Pero ¿No es esta la lucha en que está sumido la especie humana toda, entre el amor y el odio, el egoísmo y la solidaridad, la destrucción y la creatividad?
Porque no es sencillo para este Cristo, como tampoco lo es para el pobre Judas ( “Dios me dio el trabajo más fácil", le dice Jesús cuando lo conmina a traicionarlo) cumplir con el mandato que se le instaura. Debe descubrir y aceptar, en la infinita soledad y desamparo que esto implica, que es el Mesías.
No se trata del simple cumplimiento de una imposición garantizada en su desenlace. No basta el que sea reconocido por Dios, sino que debe poder reconocer ese reconocimiento.

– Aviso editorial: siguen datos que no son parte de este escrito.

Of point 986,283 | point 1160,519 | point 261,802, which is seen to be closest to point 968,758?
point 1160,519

Esto significa - y en esto radica la fuerza del relato - que su decisión es el producto de un arduo esfuerzo que debe realizar por sí mismo ("no te pedí ser elegido", dice), para así lograr la renuncia a sus aspectos carnales, terrenales, en pos de la expiación ineludible, no para divinizarse él mismo, sino para divinizar al ser humano todo. ("Para juntar a Dios con el hombre" explica, y se explica)
Más no en un sacrificio vano, como una víctima inocente e ingenua, sino como ofrenda libremente elegida, con conciencia y responsabilidad plena del acto asumido.

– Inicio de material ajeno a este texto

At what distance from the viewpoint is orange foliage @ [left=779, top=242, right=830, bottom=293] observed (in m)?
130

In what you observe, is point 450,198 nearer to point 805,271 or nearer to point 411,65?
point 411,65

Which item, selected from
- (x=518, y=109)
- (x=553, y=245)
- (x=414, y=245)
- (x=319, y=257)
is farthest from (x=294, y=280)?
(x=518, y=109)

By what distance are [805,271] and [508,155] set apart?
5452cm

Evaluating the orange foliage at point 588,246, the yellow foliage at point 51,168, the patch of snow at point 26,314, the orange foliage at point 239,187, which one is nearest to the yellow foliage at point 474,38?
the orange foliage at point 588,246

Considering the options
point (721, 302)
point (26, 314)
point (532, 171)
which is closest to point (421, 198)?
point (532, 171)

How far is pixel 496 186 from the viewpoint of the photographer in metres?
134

Y en esto Scorsese logra transmitir lo que es - entiendo - el misterioso, por lo inescrutable, testimonio encarnado en la historia: lo divino cobra su real dimensión (se realiza) en tanto se enraíza en la maravillosa existencia humana, del mismo modo que lo humano - la carne, el cuerpo - adquiere su verdadera significación en la medida en que accede a una proyección espiritual, simbólica.
El cuerpo y el alma así, no se contraponen sino que se integran, en tanto aspectos de una dimensión que hace del ser humano, una regocijante empresa que busca ser reafirmada en su trascendencia.

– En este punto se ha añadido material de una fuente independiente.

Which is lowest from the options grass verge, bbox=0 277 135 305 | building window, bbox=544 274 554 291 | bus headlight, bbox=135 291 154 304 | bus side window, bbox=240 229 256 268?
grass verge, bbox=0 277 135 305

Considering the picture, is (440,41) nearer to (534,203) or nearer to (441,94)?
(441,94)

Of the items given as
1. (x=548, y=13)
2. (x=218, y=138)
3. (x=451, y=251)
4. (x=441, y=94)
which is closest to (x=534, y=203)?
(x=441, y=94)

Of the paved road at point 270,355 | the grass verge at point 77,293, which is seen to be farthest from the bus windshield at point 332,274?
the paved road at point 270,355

Así como Adán, según la historia bíblica, hubo de renunciar, a partir de una Tentación - también - al paraíso (espiritualidad pura ) para fundar la cultura humana , Cristo debe renunciar a su historicidad terrenal ("Padre del cielo y de la tierra - dice dirigiéndose a Dios, momentos previos a su muerte - el mundo que creaste y podemos ver es hermoso, y el mundo que no vemos también, perdóname por no saber cual es más hermoso") para acceder El - y por El todas las criaturas vivientes - al reino de la salvación. Su "Ultima Tentación" es la más difícil de soportar, pues debe abdicar, sacrificar, en la cruz, su condición humana.
Próximos a la Navidad, en estos tiempos donde el individualismo, la codicia, la ausencia de una moral y una ética solidaria, la "divinización" de lo material, son la "terrenalización" que se nos impone ( y nos "tienta"), la historia que nos muestra Scorsese es el testimonio de un hombre-divino, Cristo, que nos muestra que sólo en tanto reconozcamos la inmensa potencialidad espiritual que tenemos, a pesar de nuestra pequeñez y nuestras limitaciones, que sólo en la medida en que ejerzamos la misericordia hacia nuestros semejantes, seremos también misericordes con nosotros mismos.
Y que en nuestro amor, en nuestra sed por la libertad y la justicia, se acrecienta - en la misma medida - nuestro espíritu, haciéndonos, a la vez, más humanos y más divinos.
Dr. Miguel Angel de Boer
(•) Texto leído con motivo de la presentación del film del mismo nombre en el Ciclo de Cine organizado por la SADE, Comodoro Rivadavia. Publicado en Diciembre de 1996.